Senador e pré-candidato à presidência da República Flávio Bolsonaro (PL)
Imagem: Reprodução

Flávio Bolsonaro (PL-RJ) é um dos senadores que endossou uma proposta de emenda constitucional de Rogério Marinho (PL-RN), o coordenador de sua campanha à Presidência da República, que pode zerar os benefícios trazidos pelo fim da escala 6×1.
A PEC da Hora Trabalhada permite remunerar a pessoa por demanda de uma forma ainda mais dura que a jornada intermitente. Ou seja, o trabalhador seria pago somente nos momentos em que a empresa precisasse estritamente dele. Escala e jornada seriam definidos entre patrão e empregado.
Em sua justificativa, Marinho, que foi o relator da Reforma Trabalhista durante o governo Michel Temer, diz o seu objetivo é “ampliar a liberdade e autonomia do trabalhador na escolha de sua jornada de trabalho e, consequentemente, na definição proporcional de sua remuneração”. E que ele poderá escolher entre a CLT e essa jornada nova forma de contratação.

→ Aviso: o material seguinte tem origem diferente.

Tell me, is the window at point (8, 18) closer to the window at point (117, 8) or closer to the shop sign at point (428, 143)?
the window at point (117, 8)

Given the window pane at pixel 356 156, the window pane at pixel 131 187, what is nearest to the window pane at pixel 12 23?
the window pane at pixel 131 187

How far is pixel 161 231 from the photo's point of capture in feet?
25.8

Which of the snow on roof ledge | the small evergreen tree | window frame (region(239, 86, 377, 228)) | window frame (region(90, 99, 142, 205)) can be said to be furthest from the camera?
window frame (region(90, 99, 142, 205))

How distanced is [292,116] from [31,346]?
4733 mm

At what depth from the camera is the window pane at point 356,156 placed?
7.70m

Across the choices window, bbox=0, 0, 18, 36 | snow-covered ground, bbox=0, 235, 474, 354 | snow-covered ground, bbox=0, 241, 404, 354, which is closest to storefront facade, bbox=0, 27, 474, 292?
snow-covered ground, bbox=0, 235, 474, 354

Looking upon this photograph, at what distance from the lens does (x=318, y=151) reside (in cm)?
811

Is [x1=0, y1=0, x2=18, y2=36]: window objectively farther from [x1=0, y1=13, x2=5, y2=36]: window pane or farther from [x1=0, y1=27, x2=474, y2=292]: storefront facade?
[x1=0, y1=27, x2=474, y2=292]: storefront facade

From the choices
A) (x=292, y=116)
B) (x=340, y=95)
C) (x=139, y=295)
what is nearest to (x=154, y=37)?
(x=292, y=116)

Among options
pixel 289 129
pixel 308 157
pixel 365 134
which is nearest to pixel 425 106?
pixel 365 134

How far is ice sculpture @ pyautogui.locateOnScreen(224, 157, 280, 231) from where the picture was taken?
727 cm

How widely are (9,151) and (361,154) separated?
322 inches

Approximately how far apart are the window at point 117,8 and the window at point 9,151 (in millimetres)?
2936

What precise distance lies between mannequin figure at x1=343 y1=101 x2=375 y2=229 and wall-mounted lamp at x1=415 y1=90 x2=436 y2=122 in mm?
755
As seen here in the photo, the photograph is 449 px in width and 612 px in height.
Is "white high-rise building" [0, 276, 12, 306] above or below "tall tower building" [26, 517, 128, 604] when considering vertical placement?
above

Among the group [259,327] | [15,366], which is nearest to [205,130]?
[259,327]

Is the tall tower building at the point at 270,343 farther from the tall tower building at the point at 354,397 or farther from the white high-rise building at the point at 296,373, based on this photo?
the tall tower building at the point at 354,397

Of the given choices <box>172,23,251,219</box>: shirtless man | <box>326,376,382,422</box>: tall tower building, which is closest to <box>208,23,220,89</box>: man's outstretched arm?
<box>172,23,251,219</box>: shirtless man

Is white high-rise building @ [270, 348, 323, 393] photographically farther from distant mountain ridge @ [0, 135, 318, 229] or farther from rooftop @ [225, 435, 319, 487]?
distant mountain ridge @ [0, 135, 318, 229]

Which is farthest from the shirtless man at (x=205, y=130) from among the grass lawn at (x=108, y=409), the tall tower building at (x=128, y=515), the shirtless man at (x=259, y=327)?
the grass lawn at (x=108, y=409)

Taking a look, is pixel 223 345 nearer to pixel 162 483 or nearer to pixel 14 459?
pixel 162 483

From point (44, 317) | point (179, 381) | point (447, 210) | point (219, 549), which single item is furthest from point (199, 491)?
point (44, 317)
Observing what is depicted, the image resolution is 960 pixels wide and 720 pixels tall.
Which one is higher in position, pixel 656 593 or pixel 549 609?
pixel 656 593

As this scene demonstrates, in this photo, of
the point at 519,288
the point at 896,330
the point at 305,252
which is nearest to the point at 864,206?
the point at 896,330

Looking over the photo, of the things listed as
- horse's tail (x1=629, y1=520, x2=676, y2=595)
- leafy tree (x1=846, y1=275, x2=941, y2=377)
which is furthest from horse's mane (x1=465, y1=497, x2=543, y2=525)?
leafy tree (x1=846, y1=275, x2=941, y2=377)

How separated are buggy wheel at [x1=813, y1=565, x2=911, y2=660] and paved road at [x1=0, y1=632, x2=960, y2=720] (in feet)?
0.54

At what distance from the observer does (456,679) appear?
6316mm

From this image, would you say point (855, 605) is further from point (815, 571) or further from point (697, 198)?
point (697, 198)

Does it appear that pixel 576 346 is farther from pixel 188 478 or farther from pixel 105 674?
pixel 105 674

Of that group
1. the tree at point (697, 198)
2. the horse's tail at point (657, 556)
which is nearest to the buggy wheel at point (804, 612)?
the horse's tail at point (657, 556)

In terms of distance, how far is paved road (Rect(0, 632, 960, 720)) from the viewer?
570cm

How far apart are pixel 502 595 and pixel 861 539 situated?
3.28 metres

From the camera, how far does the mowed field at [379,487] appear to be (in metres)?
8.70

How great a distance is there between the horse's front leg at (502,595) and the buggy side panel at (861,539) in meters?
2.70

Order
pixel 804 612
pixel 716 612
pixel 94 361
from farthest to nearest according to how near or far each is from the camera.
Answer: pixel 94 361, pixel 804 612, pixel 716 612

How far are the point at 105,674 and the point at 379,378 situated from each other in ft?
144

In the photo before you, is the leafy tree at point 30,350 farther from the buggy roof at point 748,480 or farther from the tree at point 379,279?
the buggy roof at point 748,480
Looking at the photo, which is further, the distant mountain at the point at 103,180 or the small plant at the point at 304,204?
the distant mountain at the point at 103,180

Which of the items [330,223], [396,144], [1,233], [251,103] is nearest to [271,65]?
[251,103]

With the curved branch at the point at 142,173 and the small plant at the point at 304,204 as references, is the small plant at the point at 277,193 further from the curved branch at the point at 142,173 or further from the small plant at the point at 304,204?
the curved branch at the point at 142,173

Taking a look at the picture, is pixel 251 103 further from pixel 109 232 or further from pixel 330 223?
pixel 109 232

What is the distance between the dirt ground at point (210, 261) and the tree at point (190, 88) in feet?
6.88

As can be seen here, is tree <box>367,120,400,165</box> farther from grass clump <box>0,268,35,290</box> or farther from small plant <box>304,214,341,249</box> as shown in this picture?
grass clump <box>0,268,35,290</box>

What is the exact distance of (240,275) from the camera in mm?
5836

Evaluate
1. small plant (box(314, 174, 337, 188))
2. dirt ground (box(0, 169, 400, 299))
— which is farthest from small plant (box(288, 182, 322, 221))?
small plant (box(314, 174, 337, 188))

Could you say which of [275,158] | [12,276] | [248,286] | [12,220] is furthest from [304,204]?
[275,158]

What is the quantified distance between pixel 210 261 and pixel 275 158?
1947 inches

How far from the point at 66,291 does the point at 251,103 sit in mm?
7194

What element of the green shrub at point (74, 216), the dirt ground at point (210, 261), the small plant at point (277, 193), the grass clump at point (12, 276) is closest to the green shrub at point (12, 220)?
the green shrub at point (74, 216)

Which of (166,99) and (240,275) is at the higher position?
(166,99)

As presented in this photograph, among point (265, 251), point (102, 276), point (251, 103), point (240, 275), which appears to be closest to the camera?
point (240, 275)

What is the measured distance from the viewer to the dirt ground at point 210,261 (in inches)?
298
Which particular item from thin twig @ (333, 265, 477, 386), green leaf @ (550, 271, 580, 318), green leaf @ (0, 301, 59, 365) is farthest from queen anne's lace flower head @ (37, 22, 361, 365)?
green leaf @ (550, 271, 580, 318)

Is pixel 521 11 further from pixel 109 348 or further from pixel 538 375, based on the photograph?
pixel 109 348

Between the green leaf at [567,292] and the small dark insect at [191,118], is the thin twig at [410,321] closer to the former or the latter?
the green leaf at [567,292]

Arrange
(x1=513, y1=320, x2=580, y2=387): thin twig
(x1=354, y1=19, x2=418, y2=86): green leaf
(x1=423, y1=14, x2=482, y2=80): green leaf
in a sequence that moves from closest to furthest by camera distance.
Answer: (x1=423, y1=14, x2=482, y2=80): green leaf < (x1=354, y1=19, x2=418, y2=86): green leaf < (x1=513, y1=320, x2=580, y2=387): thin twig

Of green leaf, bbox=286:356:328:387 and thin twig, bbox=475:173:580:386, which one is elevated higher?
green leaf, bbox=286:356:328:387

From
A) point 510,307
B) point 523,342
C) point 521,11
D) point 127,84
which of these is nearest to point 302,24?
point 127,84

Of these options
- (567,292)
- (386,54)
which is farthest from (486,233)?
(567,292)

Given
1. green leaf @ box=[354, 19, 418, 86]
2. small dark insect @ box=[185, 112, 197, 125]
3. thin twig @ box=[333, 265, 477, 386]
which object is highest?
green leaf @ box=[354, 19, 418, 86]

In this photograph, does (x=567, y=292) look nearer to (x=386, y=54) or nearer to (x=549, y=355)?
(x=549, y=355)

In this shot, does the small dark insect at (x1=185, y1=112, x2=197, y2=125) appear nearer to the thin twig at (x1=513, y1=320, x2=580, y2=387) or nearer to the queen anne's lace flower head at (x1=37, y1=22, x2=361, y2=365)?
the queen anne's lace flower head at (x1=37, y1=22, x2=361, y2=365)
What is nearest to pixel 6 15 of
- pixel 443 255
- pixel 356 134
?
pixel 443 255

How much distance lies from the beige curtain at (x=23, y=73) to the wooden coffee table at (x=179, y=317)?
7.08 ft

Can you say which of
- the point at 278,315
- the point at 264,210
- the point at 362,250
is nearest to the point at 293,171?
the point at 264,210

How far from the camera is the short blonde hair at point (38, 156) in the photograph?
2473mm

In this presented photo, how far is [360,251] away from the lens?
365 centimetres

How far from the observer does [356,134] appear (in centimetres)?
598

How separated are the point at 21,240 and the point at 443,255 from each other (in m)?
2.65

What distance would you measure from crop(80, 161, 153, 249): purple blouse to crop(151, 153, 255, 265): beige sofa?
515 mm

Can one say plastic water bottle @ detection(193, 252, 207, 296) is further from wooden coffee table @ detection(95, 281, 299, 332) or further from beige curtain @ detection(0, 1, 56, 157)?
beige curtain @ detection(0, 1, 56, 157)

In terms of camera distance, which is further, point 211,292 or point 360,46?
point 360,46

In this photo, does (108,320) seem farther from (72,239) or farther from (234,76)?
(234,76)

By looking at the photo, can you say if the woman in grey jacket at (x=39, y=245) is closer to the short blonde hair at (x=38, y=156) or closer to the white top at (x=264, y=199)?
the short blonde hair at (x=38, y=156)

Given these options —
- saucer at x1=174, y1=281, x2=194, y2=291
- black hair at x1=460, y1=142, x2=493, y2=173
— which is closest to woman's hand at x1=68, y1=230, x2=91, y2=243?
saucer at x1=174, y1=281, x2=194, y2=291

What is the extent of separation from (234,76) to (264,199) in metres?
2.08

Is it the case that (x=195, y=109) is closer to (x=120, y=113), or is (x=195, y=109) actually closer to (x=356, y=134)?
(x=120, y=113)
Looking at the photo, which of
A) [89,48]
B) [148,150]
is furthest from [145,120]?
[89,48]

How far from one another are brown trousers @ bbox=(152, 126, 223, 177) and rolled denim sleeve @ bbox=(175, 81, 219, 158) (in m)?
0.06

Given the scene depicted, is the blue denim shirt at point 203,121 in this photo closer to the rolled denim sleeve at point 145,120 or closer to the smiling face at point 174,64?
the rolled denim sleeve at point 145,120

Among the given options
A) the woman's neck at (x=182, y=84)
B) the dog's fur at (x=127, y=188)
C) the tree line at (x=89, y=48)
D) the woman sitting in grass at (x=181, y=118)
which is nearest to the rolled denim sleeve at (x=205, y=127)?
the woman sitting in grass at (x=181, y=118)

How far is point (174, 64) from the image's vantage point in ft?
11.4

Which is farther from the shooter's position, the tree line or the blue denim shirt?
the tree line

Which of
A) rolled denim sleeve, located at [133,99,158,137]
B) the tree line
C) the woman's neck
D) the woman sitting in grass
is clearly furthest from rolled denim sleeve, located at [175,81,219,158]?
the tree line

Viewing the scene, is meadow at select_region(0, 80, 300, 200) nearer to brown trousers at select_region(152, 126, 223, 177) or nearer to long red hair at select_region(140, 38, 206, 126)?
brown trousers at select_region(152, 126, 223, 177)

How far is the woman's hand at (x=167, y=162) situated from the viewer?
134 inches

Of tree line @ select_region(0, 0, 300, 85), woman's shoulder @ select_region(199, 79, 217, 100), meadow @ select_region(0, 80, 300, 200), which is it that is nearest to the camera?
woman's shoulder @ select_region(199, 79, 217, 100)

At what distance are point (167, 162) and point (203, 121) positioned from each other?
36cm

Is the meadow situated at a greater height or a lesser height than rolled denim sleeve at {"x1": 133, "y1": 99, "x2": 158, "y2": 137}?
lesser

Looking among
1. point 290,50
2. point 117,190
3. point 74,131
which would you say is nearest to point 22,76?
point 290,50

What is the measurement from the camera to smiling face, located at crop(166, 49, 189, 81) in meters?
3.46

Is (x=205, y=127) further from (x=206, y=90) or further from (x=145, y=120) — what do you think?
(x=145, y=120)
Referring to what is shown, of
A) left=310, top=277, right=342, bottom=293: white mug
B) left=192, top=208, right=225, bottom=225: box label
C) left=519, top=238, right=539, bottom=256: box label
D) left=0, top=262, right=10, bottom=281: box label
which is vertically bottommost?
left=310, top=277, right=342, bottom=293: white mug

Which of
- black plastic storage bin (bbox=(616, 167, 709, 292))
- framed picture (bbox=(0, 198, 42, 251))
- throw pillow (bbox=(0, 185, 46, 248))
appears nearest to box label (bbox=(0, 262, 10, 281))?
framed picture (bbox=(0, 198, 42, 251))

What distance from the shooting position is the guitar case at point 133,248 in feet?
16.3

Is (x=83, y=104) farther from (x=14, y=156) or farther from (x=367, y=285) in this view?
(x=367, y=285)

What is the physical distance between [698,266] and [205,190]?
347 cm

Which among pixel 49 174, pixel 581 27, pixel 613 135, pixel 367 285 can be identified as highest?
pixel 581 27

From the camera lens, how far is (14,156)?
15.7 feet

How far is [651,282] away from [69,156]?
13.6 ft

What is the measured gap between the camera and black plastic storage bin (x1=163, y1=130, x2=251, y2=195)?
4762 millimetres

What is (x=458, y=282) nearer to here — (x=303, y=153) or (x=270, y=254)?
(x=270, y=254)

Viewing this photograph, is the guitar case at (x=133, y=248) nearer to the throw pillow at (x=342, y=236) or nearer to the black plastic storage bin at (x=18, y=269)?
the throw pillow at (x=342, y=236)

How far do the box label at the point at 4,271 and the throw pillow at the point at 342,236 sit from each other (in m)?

Quando você tem força para negociar, pode conseguir uma situação mais favorável e ter mais liberdade. Mas a enorme massa de trabalhadores pobres terá a liberdade de optar entre um emprego muito ruim e o desemprego.
Muita gente bonita, crescida no leite de pera, defende isso porque ocupa cargos importantes em empresas, em posição de discutir sua situação cara a cara com o patrão. Mas e a dona Generosa, que é faxineira em uma terceirizada no Campo Limpo e morre de medo de ficar sem emprego? A negociação vai ser: “se a senhora não quiser, tem quem queira”.
Venho repetindo o risco de essa PEC ser aprovada, puxada no Congresso Nacional pela bancada do empresariado, junto com o fim da escala 6×1. Ou, no mínimo, ser usada para travar o trâmite da redução da escala e da jornada, em uma chantagem grossa.
A proposta, para a surpresa de absolutamente ninguém, foi endossada pela Fiesp (Federação das Indústrias do Estado de São Paulo) — aquela mesma instituição que, em 1989, chantageou o país dizendo que, se Lula ganhasse as eleições, mais de 800 mil empresários fugiriam do Brasil.
“A entidade apoiará a nova proposta apresentada pelo senador Rogério Marinho. O texto traz uma abordagem moderna ao permitir — a exemplo de outros países — que o trabalhador defina a carga horária que melhor lhe convier, tendo assegurados todos os direitos constitucionais, como férias, 13º salário, fundo de garantia e o teto de 44 horas semanais”, afirmou.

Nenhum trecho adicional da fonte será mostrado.